The Patriarchs – Abraham responds to a call from God, but when does he really trust God’s promise? Sure, he moves with his family a long distance, but it is only after he separates from his family that God follows up with him. Then it is another while before Abraham seems to finally trust God’s promise about his seed. So between his initial call and his being declared righteous by faith there is the bizarre incident with giving his wife away in Egypt. Abraham is on a journey, a faith journey. And if we try to sanctify his decisions and affirm it all, then we may upset the wives in our congregation, and misrepresent the text.
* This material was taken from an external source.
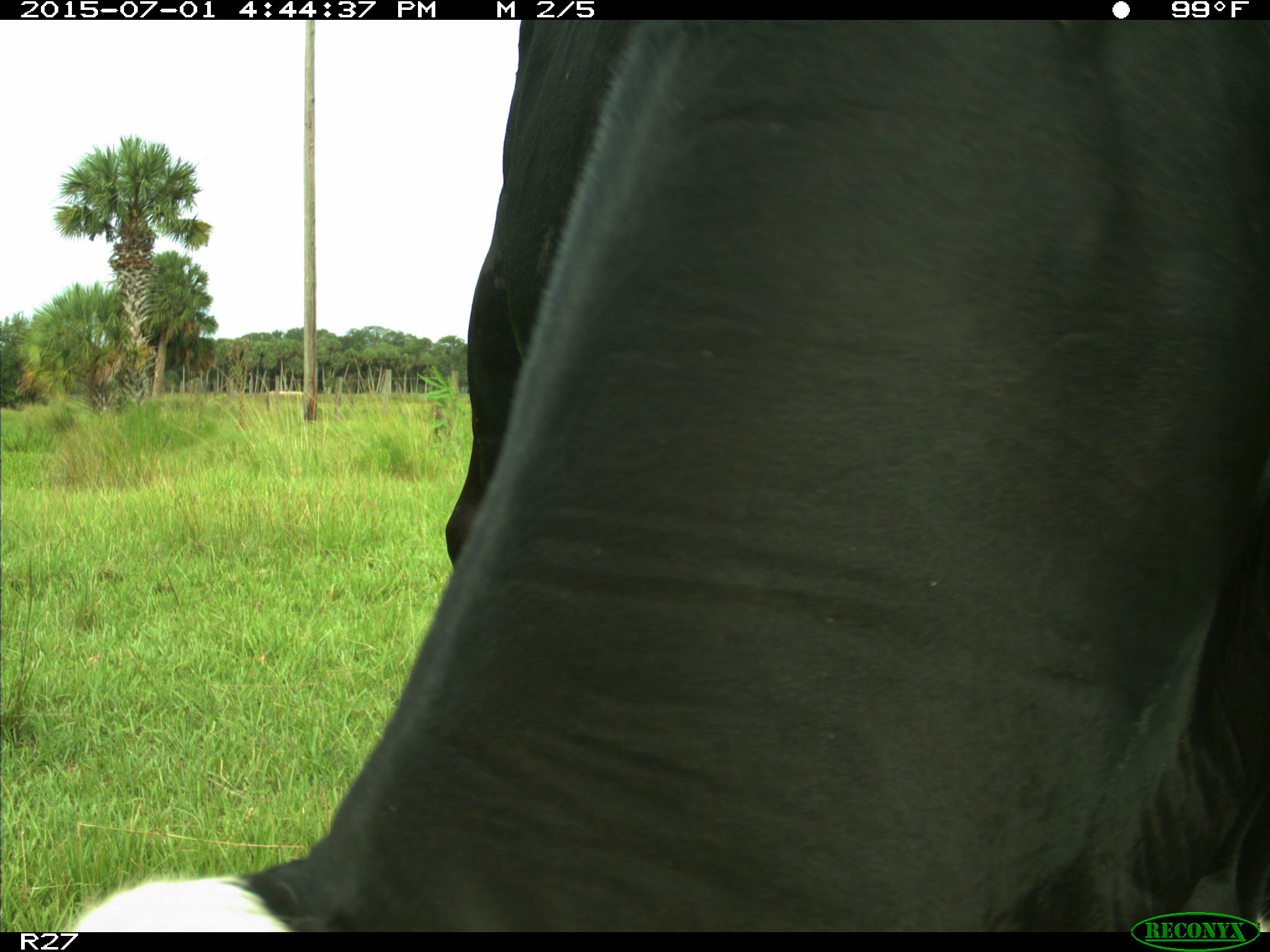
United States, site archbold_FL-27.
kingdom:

Other OT Characters – Ruth was amazingly godly, but was Naomi acting by faith when she setup a very compromised situation? Do we want to affirm everything about Mordecai and Esther? Heroic and courageous? Certainly. But deeply faithful? Worth pondering. Nehemiah always gets lauded as the ultimate leader, but what legacy did he leave in respect to the hearts of the people, as well as the building project? Was Jonah just reluctant, or was there a heart issue with him, in contrast to the character of the God he ended up somewhat representing?
Disciples – This is an interesting category. Perhaps it is an anti-category. That is, often I hear the disciples being treated like dunces when we treat them as if they should have fully grasped the content of all four gospels before the gospels were even written!
The Bible is full of real people with real issues and real messy mixed up faith responses, and for that we should be profoundly thankful.